▸ **DIRECTIVE 1**
In the bug thread about the RUF100 carriage-return panic, which commit did bisect suggest fixed the issue?
▸ **DIRECTIVE 2**
Rewrite the passage of the bug thread on the RUF100 panic from "Does this have" to "on linux machines).", replacing "stdin" with "standard input".
▸ **DIRECTIVE 3**
Extend the bug thread about the RUF100 carriage-return panic with a further reply that picks up after its final message.

▸ **DOCUMENT EXCERPT**
Panic when RUF100 check encounters carriage return
Another one from #1206
echo -e 'foo = """\r"""' | cargo run -- - --select RUF100 --fix
thread 'main' panicked at 'index out of bounds: the len is 1 but the index is 1', src/check_lines.rs:125:66
Not sure how likely this is to be an issue in practice. I think I'm doing something suboptimal to the input/output of the test runner over at #1206 and when testing the W605_1.py it eventually ends up in output similar to the minimal testcase.
Python will happily execute it though.
$ echo -e 'foo = """\rhello world""";print(foo)' | python
hello world
I was hoping this could be something https://github.com/charliermarsh/ruff/issues/76 could surface, but my attempts so far weren't successful in producing anything with it that shows a problem.
Does this have to do with passing over stdin? And how the strings are interpreted? It seems fine if I paste these contents into foo.py and run Ruff over that.
It's not about stdin, let me attach that in the hopes that github doesn't mess with it.
Most editors would show this like this. There is a \r after the opening quotes that is causing a line break, but it's not a typical newline ending (\r\n on windows, \n on linux machines).
foo = """
hello world""";print(foo)
I noticed that latest main doesn't have the issue anymore. bisect suggests that 9cb18a481b8241608ad8964d3f107247e758a251 fixed this issue.
It's odd because in https://github.com/charliermarsh/ruff/commit/7e45a9f2e2d536c06660ccff04b499f52e6d5a6f, I was able to re-enable the Black compatibility test for W605_1.py, but I didn't really understand why. After https://github.com/charliermarsh/ruff/commit/9cb18a481b8241608ad8964d3f107247e758a251, I had to re-add it, even though it seemed to work fine for me when I ran the series of commands manually. Maybe related somehow?

▸ **EXTRACTED ENTRIES**
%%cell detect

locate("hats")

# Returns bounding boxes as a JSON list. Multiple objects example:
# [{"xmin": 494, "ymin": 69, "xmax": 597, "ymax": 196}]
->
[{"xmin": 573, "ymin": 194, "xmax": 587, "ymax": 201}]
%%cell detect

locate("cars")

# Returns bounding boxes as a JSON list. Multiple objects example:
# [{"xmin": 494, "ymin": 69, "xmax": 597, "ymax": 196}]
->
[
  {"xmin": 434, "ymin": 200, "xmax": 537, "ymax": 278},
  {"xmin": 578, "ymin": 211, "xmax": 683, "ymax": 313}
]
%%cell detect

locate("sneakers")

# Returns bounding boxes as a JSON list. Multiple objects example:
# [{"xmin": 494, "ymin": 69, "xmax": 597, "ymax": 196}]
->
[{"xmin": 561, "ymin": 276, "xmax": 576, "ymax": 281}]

▸ **TASK RESULT 1**
9cb18a481b8241608ad8964d3f107247e758a251

▸ **TASK RESULT 2**
Does this have to do with passing over standard input? And how the strings are interpreted? It seems fine if I paste these contents into foo.py and run Ruff over that.
It's not about standard input, let me attach that in the hopes that github doesn't mess with it.
Most editors would show this like this. There is a \r after the opening quotes that is causing a line break, but it's not a typical newline ending (\r\n on windows, \n on linux machines).

▸ **TASK RESULT 3**
I guess we can close this though?
W605_1.py is the only test fixture that uses CRLF line endings, all the others just use LF. So I think there is still something odd going on.
❯ find resources/test/fixtures/ -iname "*.py" -exec file {} \; | grep CRLF
resources/test/fixtures/pycodestyle/W605_1.py: ASCII text, with CRLF line terminators
One "fix" for this is to replace the CRLF line endings in that fixture file with LF, for example using dos2unix.
❯ dos2unix resources/test/fixtures/pycodestyle/W605_1.py
dos2unix: converting file resources/test/fixtures/pycodestyle/W605_1.py to Unix format...
❯ cargo test --package ruff --test black_compatibility_test -- --ignored
Compiling ruff v0.0.185 (/home/squiddy/projects/ruff)
Finished test [unoptimized + debuginfo] target(s) in 2.40s
Running tests/black_compatibility_test.rs (target/debug/deps/black_compatibility_test-9e3e94cead0d0415)
running 1 test
[2022-12-18][08:03:39][black_compatibility_test][INFO] `blackd` not ready yet; retrying...
[2022-12-18][08:03:39][black_compatibility_test][INFO] `blackd` not ready yet; retrying...
[2022-12-18][08:03:39][black_compatibility_test][INFO] `blackd` ready
test test_ruff_black_compatibility ... ok
test result: ok. 1 passed; 0 failed; 0 ignored; 0 measured; 0 filtered out; finished in 42.08s
It's intentional that they use CRLF line endings though, I think we used to handle those incorrectly.
I'm not sure why running the steps manually doesn't trigger any issue, but if I grab the python file right before I get something that triggers it. Minimal test case is this (also works if you put that into a file first):
> echo -e 'foo = """\r""" # noqa' | cargo run -- -
Finished dev [unoptimized + debuginfo] target(s) in 0.10s
Running `target/debug/ruff -`
thread 'main' panicked at 'index out of bounds: the len is 1 but the index is 1', src/checkers/noqa.rs:41:27
note: run with `RUST_BACKTRACE=1` environment variable to display a backtrace
The underlying issue here is that there is a disconnect between how we collect commented lines (their row number) and how we map that onto the line itself in check_noqa.
For collecting commented lines we utilize the tokenizer, look for comments and take the row of the starting location. If ran against my test case, it will report the # noqa being one row 2. So it seems to treat \r as a line break.
In check_noqa however we use contents.lines() to get individual lines. .lines() only deals with \n and \r\n. So in our example, it would only return one line.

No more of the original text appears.